EXCERPT TO READ =
------------------------

[SOLVED] J-Link won't reprogram a page with all 1's on STM32L4

  • Hi,

    I have an issue with JLinkExe/J-Flash on an STM32L433CC, which I suspect is due to some JLink flash access optimization.
    TL;DR
    if you programatically and explicitly write a flash page (2KB) with all-1's (from within your firmware code), J-Link won't be able to reprogram it unless you erase the whole flash first!

    Long story (after several hours of debugging):

    I am implementing a simple bootloader to allow for on-the-field firmware upgrade. I have two separate binaries: a small bootloader firmware (flashed at the reset address location, 0x08000000) and the actual application firmware (stored at 0x08020000).
    I use J-Link/GDB under Eclipse with the appropriate settings so that I can quickly program and debug both the bootloader and the application with a single mouse
    click, which I find very convenient.

    For the on-the-field upgrade, it goes like this: you flash the new application code starting at 0x08004000 and set a flag in the flash and then reboot.
    The bootloader then checks for the flag and if it is set, it erases the flash area containing the current firmware and overwrites it with the new one before jumping to it. Pretty simple.
    To test the bootloader code, I tried downloading an empty firmware (all-0xFF's) in the special area and setting the flag. The bootloader then just copies it over in the application-dedicated area, 0x08020000, (remember, it's all FF's!).

    After that, I can't reprogram the flash pages starting at 0x08020000 using J-Link/GDB anymore. The error message (or lack thereof) varies depending on the tool/OS I use.

    What's worse, GDB will just behave as if everything had been OK!

------------------------

MATERIAL =
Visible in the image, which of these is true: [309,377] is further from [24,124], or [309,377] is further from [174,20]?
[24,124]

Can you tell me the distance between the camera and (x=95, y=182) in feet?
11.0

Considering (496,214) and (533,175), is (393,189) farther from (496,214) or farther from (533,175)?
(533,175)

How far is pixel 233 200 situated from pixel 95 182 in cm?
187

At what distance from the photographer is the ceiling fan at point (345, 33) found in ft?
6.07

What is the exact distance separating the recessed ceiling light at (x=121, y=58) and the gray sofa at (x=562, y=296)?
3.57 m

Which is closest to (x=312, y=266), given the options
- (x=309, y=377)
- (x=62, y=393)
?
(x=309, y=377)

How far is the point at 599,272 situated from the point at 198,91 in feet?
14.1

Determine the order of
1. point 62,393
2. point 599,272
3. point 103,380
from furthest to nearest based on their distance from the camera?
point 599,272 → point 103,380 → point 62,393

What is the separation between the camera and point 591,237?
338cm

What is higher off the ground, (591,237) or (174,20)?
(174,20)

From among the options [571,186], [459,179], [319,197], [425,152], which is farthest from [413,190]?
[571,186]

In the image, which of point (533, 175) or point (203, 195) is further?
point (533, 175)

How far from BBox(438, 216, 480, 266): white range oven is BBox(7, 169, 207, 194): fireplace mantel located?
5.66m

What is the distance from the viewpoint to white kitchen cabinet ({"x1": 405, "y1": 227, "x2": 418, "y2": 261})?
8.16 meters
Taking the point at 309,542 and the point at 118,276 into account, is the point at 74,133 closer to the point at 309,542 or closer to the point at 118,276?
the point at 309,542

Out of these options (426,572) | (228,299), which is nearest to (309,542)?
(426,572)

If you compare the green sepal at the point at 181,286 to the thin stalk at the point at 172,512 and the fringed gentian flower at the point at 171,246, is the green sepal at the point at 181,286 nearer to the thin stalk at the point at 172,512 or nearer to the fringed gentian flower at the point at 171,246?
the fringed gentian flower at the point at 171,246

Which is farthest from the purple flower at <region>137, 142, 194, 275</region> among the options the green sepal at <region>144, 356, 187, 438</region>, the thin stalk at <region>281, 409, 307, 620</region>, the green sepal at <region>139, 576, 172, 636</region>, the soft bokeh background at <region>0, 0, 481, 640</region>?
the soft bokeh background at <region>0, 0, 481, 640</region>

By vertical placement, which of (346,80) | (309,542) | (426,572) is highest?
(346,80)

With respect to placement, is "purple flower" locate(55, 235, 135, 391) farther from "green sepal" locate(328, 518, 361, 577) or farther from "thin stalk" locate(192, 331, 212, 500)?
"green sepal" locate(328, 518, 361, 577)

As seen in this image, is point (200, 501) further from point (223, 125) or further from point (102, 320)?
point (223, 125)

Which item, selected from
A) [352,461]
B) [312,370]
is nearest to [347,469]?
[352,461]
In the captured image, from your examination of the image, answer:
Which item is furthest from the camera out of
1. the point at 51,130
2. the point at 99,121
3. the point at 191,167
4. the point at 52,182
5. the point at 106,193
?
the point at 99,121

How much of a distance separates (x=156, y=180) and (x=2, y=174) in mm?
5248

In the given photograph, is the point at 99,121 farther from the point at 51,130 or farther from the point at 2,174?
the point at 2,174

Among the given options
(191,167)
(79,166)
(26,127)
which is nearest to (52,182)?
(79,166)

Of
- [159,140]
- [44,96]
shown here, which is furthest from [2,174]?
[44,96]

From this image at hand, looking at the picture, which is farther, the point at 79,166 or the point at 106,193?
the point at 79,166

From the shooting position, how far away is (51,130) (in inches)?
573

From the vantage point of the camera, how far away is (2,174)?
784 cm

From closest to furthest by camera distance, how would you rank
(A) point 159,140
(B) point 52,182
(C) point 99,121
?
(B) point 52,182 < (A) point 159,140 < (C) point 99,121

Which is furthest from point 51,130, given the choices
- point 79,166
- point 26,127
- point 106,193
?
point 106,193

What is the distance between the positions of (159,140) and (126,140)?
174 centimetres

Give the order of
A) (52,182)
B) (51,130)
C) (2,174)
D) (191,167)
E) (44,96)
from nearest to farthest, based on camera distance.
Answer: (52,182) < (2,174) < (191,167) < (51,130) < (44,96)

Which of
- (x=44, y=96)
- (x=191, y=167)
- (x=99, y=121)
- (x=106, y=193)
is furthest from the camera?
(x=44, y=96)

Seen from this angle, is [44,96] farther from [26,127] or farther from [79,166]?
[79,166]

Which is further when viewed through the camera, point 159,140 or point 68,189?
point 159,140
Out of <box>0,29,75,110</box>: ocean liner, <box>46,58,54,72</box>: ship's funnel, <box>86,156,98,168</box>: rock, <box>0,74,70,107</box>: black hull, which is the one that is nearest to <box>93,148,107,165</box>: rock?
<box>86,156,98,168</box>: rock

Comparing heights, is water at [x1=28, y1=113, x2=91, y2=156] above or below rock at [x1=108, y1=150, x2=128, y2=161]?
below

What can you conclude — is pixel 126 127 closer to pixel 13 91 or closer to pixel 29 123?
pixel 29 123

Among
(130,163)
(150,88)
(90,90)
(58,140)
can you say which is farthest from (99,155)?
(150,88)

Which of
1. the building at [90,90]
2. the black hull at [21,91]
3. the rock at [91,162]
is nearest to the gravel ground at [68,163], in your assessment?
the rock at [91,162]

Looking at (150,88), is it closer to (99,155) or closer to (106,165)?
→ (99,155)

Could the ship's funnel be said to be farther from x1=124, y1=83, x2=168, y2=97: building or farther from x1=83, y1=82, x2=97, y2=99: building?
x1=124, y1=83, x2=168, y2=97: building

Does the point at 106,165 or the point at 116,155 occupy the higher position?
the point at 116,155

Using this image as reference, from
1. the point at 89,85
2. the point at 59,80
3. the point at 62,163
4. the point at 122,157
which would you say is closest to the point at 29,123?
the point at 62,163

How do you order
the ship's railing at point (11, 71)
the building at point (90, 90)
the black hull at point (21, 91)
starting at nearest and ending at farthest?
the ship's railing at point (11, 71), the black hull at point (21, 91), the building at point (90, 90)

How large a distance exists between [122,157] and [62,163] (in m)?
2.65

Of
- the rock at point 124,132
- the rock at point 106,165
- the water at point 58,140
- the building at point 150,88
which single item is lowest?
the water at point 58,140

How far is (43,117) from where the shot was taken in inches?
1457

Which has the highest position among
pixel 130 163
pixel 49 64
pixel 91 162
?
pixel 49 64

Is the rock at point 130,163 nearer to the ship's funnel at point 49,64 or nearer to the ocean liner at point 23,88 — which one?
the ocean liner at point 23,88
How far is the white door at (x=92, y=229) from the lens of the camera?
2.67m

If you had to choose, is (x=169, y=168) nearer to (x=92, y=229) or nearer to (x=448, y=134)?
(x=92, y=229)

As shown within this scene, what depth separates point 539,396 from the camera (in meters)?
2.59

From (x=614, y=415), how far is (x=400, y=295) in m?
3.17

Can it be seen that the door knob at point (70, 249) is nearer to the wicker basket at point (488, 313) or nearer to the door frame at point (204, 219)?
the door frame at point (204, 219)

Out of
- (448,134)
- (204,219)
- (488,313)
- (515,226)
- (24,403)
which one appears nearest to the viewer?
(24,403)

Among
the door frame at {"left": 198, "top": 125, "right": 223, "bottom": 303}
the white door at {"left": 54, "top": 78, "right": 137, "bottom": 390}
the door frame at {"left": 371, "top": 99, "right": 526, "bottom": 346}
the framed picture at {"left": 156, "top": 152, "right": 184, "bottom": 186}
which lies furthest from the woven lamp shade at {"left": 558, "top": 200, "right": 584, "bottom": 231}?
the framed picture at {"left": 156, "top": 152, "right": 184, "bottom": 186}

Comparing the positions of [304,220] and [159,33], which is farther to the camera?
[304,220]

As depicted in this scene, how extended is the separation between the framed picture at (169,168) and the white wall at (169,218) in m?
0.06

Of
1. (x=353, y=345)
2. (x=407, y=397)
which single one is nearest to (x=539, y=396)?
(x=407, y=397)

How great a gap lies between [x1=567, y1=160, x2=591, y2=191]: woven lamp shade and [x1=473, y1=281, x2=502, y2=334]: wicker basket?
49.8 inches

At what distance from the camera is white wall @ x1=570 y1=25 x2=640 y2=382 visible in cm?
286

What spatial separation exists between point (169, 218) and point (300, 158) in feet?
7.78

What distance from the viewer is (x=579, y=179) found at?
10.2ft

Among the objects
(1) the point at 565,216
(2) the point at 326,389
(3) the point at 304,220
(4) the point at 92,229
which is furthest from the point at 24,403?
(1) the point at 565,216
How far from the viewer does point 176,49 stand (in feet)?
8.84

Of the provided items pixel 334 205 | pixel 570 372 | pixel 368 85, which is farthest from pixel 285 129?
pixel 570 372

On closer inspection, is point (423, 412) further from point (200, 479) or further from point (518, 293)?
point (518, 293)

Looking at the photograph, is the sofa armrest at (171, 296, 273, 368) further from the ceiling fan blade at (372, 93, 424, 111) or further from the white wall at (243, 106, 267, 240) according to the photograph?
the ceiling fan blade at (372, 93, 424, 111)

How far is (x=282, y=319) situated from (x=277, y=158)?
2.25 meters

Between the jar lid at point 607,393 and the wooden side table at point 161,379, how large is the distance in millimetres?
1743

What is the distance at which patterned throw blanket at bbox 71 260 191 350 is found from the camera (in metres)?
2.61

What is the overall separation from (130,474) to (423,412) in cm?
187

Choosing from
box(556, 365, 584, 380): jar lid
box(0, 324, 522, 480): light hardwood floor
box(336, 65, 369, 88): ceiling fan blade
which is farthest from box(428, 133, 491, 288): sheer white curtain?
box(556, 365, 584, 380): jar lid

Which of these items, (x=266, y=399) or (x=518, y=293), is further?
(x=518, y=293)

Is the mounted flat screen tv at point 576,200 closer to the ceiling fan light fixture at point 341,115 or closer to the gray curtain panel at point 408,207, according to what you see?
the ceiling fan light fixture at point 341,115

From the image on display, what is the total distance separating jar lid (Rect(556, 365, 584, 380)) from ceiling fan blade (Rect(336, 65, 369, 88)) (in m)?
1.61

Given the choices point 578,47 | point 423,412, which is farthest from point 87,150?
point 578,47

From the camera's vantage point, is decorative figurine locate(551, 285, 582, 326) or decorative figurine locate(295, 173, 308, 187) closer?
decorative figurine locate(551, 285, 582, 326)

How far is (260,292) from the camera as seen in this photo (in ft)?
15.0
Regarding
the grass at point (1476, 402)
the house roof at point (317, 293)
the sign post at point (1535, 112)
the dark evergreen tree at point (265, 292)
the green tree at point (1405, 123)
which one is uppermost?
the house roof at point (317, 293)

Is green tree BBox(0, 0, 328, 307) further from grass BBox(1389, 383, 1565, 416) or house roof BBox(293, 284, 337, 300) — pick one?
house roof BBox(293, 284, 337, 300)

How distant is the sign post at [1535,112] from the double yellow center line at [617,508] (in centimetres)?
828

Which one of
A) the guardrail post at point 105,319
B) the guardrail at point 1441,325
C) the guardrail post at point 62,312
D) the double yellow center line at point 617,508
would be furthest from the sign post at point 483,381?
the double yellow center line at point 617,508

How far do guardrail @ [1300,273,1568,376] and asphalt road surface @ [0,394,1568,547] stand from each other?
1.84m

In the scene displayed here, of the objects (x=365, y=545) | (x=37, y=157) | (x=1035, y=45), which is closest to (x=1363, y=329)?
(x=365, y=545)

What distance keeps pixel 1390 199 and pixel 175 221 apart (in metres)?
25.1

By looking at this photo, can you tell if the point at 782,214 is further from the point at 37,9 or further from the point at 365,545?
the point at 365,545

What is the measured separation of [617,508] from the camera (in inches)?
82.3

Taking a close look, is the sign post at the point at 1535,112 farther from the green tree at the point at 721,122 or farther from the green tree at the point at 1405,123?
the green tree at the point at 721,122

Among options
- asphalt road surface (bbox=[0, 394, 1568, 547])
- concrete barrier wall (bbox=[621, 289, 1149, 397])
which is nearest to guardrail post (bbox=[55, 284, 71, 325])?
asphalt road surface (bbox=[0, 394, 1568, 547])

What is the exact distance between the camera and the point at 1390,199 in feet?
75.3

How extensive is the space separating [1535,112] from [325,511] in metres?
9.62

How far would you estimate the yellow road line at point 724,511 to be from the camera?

------------------------

Give each distinct hexadecimal flash address that appears in the J-Link forum post, listing each one once.

OUTPUT FOR THIS EXERCISE =
0x08000000, 0x08020000, 0x08004000